Q. I have always believed that douching was part of good hygiene, but my daughter’s doctor told her not to douche. Who’s right?
A. At one time, doctors routinely instructed their female patients to douche; however, that is no longer the case. Studies have shown that there is a higher rate of infection of the reproductive tract among women who douche than among women who do not. At least one study has detected a significant increase in cervical cancer in women who douche more than once a week. There are also a handful of studies that suggest that douching may increase the risk of ectopic or tubal pregnancy.
What remains unanswered by these studies is whether douching itself promotes infection and other problems by altering the normal vaginal environment, or whether women who have problems tend to douche more than those who don’t. I personally believe that the latter is true, and that douching per se may not be dangerous, as long as it is not done more than once a week. That is not to say, however, that douching is necessary. Normal hygiene (daily bathing and showering) is all that is required to maintain personal cleanliness. If you do douche, however, I suggest that you avoid using perfumed or prepackaged chemical mixtures, which could not only be irritating but could alter the normal acid concentration of the vagina. Make your own douching solution by mixing 2 tablespoons of cider vinegar with 1 quart of warm water. Do not depend on a douche for contraception. It is not effective or dependable. Do not attempt to ward off infection yourself by douching; in fact, if you do have an infection, douching can spread it. See your doctor for a precise diagnosis before “self-treating”.
Marianne J. Legato, MD, Ph. D. (hon. c.), FACP is an internationally renowned academic, physician, author, lecturer, and pioneer in the field of gender-specific medicine. She is a Professor Emerita of Clinical Medicine at Columbia University College of Physicians & Surgeons and an Adjunct Professor of Medicine at Johns Hopkins Medical School. Dr. Legato is also the Director of the Foundation for Gender-Specific Medicine, which she founded in 2006 as a continuation of her work with The Partnership for Gender-Specific Medicine at Columbia University. She received an honorary PhD from the University of Panama in 2015 for her work on the differences between men and women.

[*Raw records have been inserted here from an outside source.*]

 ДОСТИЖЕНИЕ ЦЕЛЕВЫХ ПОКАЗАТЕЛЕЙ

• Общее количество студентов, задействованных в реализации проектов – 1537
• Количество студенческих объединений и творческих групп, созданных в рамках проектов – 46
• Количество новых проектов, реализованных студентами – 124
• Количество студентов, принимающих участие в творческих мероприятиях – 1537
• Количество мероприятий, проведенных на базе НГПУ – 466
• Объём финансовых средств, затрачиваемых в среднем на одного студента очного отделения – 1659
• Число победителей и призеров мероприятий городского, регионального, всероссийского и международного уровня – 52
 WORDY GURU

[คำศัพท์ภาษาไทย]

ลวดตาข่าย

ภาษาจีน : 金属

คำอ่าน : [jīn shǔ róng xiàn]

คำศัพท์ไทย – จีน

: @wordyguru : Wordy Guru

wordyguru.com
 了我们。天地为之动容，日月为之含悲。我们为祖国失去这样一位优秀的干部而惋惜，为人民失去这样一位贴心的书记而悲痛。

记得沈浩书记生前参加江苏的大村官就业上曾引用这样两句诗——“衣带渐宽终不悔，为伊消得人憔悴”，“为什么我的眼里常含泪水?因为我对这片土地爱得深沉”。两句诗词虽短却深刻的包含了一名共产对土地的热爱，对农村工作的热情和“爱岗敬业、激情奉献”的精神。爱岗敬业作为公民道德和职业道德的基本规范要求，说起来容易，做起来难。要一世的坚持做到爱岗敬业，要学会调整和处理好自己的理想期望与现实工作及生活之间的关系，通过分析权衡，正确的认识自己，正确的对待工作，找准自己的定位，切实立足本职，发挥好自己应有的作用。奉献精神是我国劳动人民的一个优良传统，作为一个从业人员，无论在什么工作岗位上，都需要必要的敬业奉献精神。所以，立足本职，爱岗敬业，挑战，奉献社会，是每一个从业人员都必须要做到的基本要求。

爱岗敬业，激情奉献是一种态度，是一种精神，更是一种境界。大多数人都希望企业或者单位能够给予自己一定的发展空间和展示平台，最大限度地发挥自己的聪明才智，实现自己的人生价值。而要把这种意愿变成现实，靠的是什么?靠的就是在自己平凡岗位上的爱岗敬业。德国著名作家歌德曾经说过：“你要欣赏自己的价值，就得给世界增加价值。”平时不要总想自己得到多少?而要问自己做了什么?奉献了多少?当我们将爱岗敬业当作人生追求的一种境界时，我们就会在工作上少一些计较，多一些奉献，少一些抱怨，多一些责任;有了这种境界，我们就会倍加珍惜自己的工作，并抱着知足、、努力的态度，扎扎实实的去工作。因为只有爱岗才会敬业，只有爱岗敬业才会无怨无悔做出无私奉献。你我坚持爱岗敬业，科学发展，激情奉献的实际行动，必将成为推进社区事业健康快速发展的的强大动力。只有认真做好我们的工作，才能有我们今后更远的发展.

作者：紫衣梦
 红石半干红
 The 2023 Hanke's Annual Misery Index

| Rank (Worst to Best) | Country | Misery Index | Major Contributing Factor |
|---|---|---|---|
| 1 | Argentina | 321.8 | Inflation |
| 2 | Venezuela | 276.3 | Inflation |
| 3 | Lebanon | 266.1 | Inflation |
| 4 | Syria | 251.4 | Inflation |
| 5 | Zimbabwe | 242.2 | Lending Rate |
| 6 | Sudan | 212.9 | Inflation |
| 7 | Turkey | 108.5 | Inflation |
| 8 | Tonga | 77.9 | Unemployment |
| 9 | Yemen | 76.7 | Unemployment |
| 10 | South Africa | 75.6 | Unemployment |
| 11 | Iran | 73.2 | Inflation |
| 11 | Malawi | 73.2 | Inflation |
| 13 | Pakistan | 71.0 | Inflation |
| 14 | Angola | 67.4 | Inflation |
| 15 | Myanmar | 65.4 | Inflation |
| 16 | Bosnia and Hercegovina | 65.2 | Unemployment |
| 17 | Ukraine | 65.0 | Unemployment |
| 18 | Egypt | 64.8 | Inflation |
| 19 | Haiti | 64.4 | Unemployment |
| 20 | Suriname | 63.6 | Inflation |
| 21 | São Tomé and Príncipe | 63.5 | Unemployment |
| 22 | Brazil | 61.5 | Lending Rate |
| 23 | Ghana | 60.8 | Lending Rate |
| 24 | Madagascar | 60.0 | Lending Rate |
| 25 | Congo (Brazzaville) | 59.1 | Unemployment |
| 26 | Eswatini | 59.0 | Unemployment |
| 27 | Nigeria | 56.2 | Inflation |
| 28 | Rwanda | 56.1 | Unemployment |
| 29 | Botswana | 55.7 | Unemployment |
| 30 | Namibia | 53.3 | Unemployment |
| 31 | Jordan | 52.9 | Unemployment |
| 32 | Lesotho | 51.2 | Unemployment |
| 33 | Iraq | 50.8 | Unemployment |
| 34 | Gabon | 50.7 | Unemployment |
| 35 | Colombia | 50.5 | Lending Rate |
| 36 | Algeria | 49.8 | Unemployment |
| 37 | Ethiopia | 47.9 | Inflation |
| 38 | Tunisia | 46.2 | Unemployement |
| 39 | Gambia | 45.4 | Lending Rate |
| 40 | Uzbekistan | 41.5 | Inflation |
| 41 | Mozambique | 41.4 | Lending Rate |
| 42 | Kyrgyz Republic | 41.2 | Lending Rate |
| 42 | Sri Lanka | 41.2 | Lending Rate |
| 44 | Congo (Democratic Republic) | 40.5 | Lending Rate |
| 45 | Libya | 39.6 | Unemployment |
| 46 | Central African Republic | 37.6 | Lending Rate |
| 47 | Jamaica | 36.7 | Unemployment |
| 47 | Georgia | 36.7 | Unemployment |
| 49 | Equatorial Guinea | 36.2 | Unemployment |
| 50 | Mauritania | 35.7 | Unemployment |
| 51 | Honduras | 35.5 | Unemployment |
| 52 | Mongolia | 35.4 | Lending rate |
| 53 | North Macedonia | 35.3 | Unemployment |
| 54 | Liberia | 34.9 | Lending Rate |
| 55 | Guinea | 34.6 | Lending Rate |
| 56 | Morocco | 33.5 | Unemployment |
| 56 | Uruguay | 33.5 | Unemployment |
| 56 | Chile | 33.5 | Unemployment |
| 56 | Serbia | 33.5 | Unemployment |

At its core, gender-specific medicine is the science of how normal human biology differs between men and women and how the diagnosis and treatment of disease differs as a function of gender. Dr. Legato’s discoveries and those of her colleagues have led to a personalization of medicine that assists doctors worldwide in understanding the difference in normal function of men and women and in their sex-specific experiences of the same diseases.
She began her work in gender-specific medicine by authoring the first book on women and heart disease, The Female Heart: The Truth About Women and Coronary Artery Disease, which won the Blakeslee Award of the American Heart Association in 1992. Because of this research, the cardiovascular community began to include women in clinical trials affirming the fact that the risk factors, symptoms, and treatment of the same disease can be significantly different between the sexes. Convinced that the sex-specific differences in coronary artery disease were not unique, Dr. Legato began a wide-ranging survey of all medical specialties and in 2004, published the first textbook on gender-specific medicine, The Principles of Gender-Specific Medicine. The second edition appeared in 2010 and the third edition, dedicated to explaining how gender impacts biomedical investigation in the genomic era, won the PROSE Award in Clinical Medicine from the Association of American Publishers in 2018. A fourth edition is forthcoming.
She also founded the first scientific journals publishing new studies in the field, The Journal of Gender-Specific Medicine, and a newer version, Gender Medicine, both listed in the Index Medicus of the National Library of Medicine. She has founded a third peer-reviewed, open access journal, Gender and the Genome, which focuses on the impact of biological sex on technology and its effects on human life.
Dr. Legato is the author of multiple works, including: What Women Need to Know (Simon & Schuster, 1997), Eve’s Rib (Harmony Books, 2002), Why Men Never Remember and Women Never Forget (Rodale, 2005), Why Men Die First (Palgrave, 2008), The International Society for Gender Medicine: History and Highlights (Academic Press, 2017), and most recently, The Plasticity of Sex (Academic Press, 2020). Her books have been translated into 28 languages to date.
As an internationally respected authority on gender medicine, Dr. Legato has chaired symposia and made keynote addresses to world congresses in gender-specific medicine in Berlin, Israel, Italy, Japan, Panama, South Korea, Stockholm, and Vienna. In collaboration with the Menarini Foundation, she is co-chairing a symposium on epigenetics, Sex, Gender and Epigenetics: From Molecule to Bedside, to be held in Spring 2021 in Italy. She maintains one of the only gender-specific private practice in New York City, and she has earned recognition as one of the “Top Doctors in New York.”